Data extracts section start

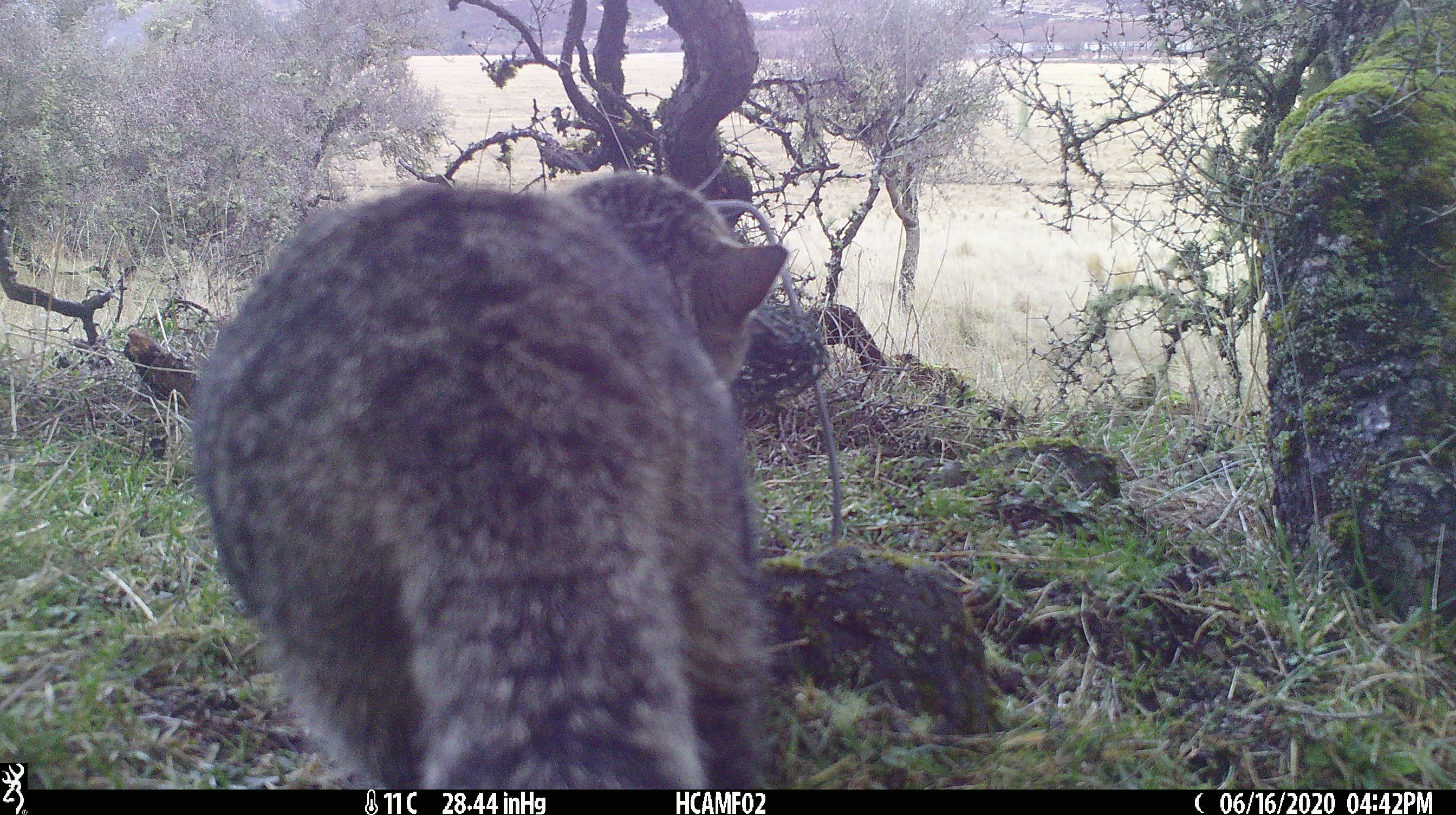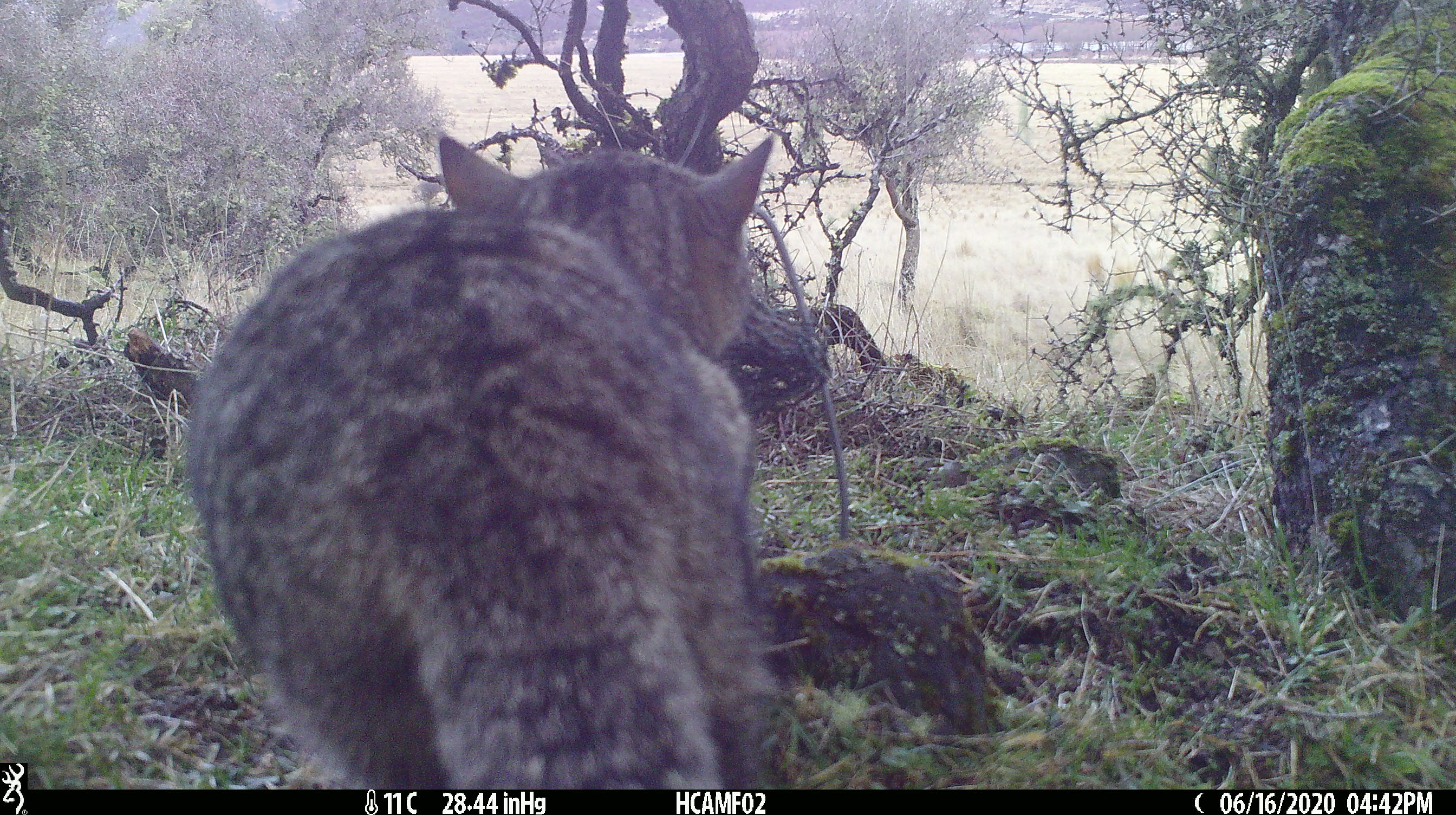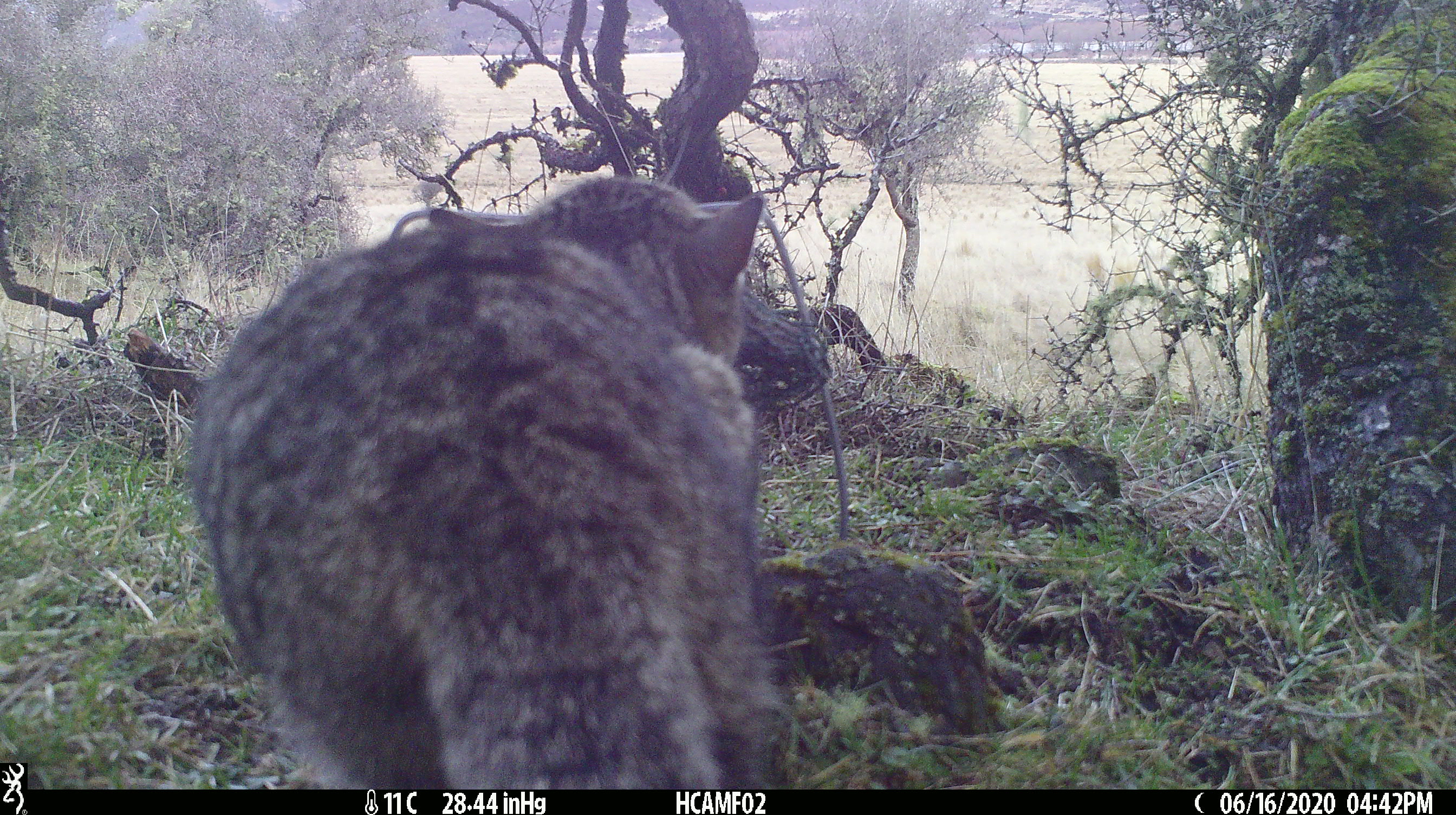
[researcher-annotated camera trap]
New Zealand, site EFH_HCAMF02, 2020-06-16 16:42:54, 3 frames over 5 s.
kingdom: Animalia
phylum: Chordata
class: Mammalia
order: Carnivora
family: Felidae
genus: Felis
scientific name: Felis catus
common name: domestic cat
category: cat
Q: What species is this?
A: Cat (domestic cat) (Felis catus).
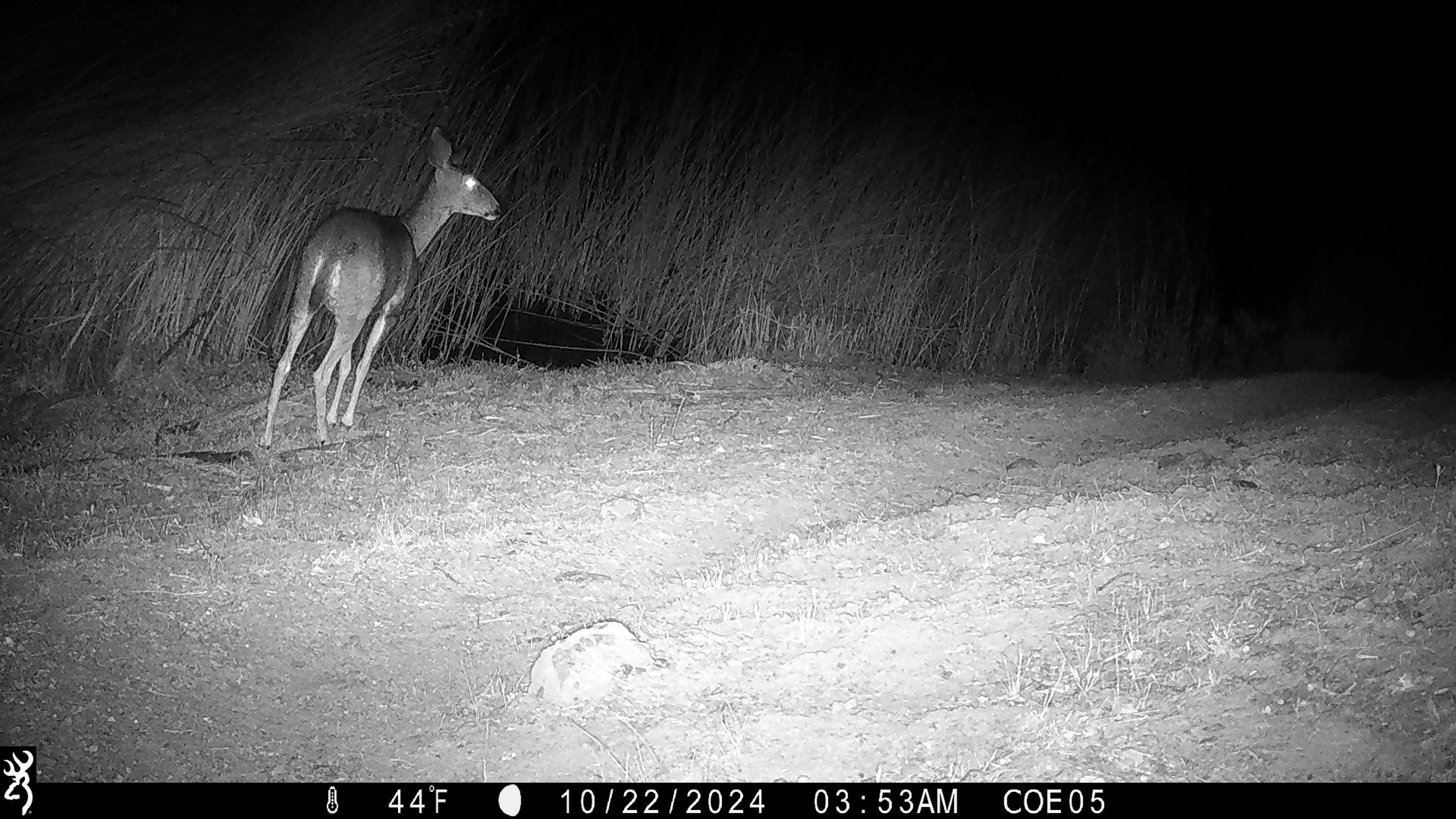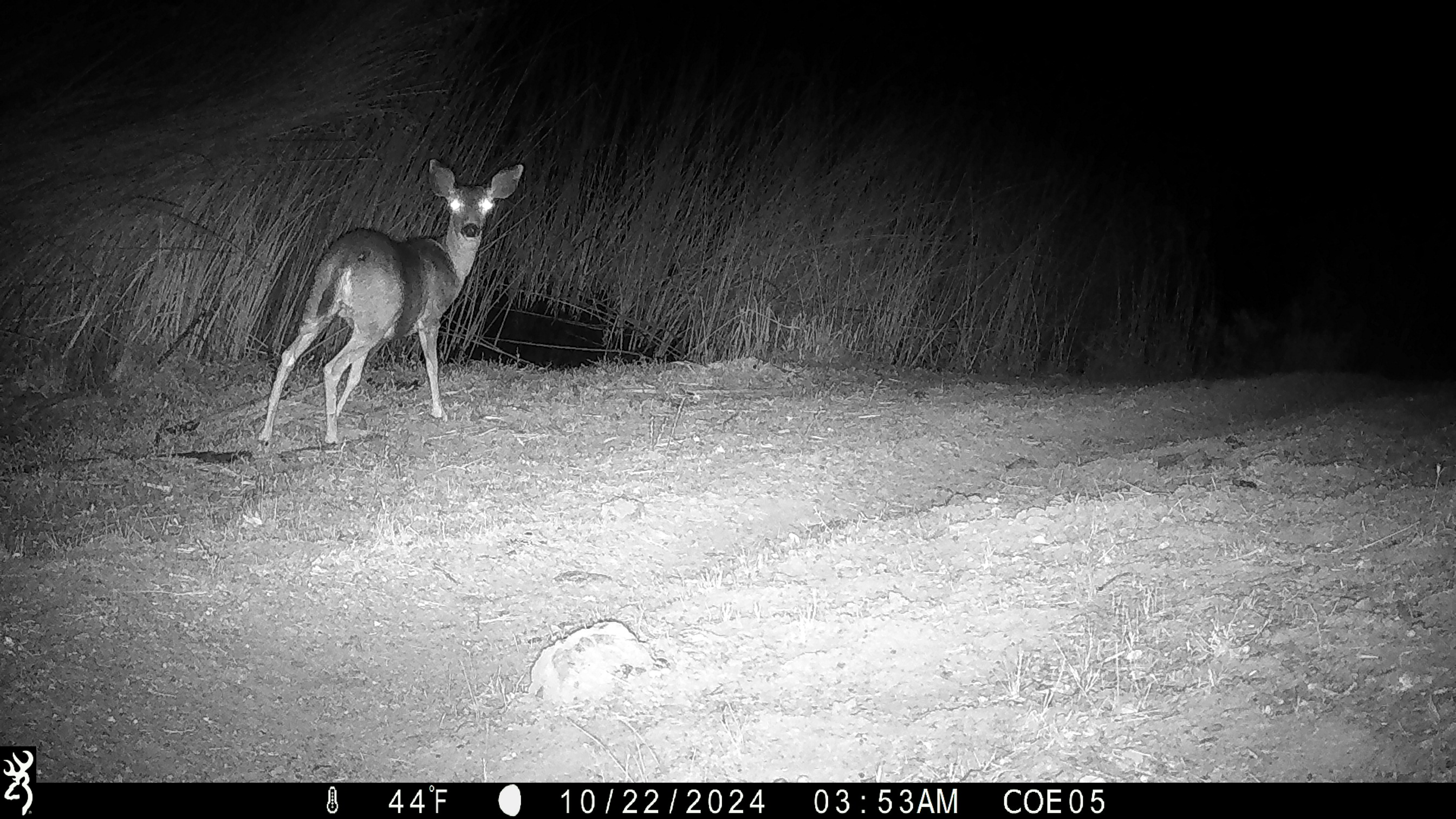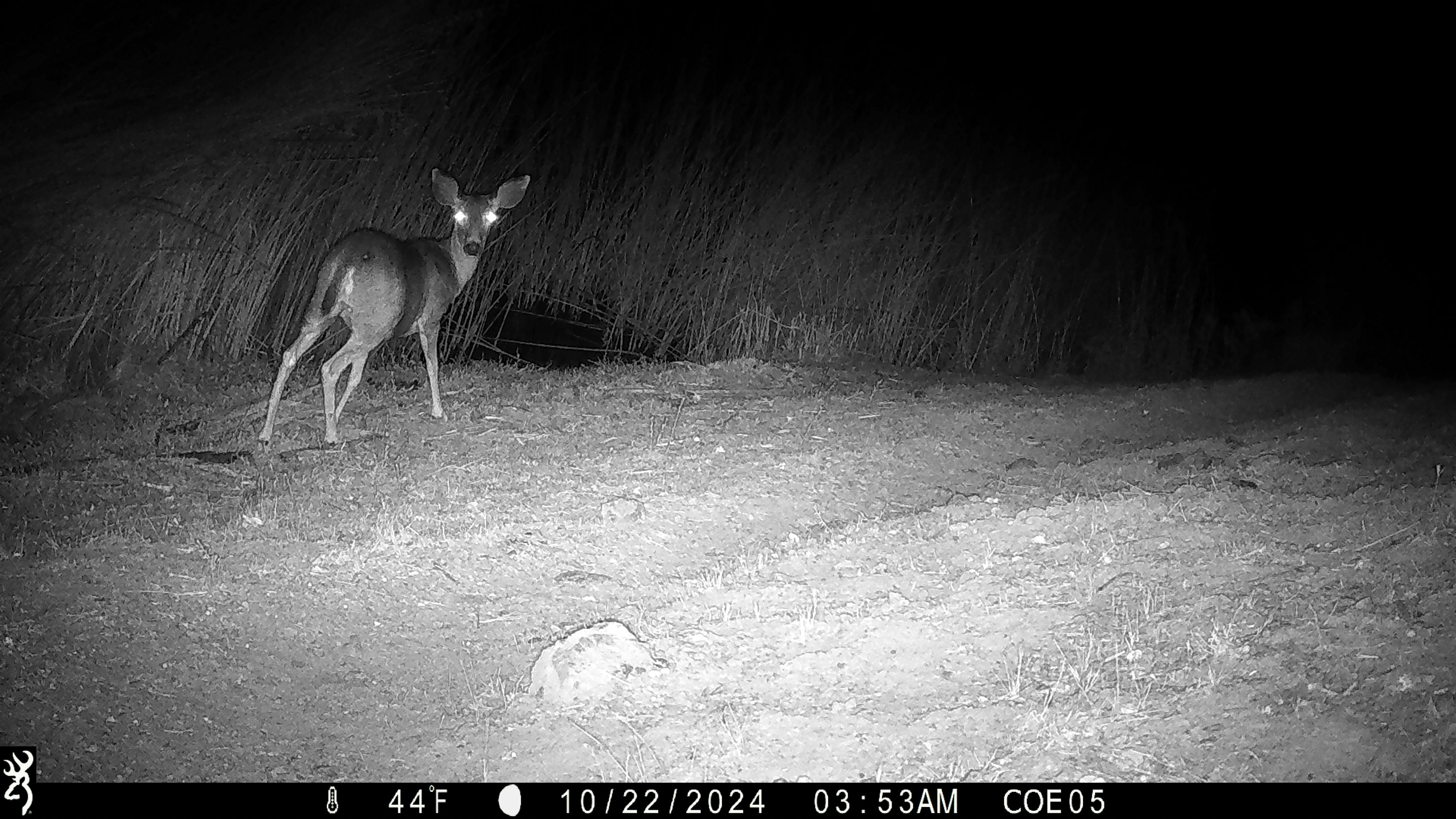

Data extracts section end

Leaving the pictures out, transcribe word for word the lines from the one with "scientific name: Felis catus" to the end of the material above, inclusive, and nothing else.

scientific name: Felis catus
common name: domestic cat
category: cat
Q: What species is this?
A: Cat (domestic cat) (Felis catus).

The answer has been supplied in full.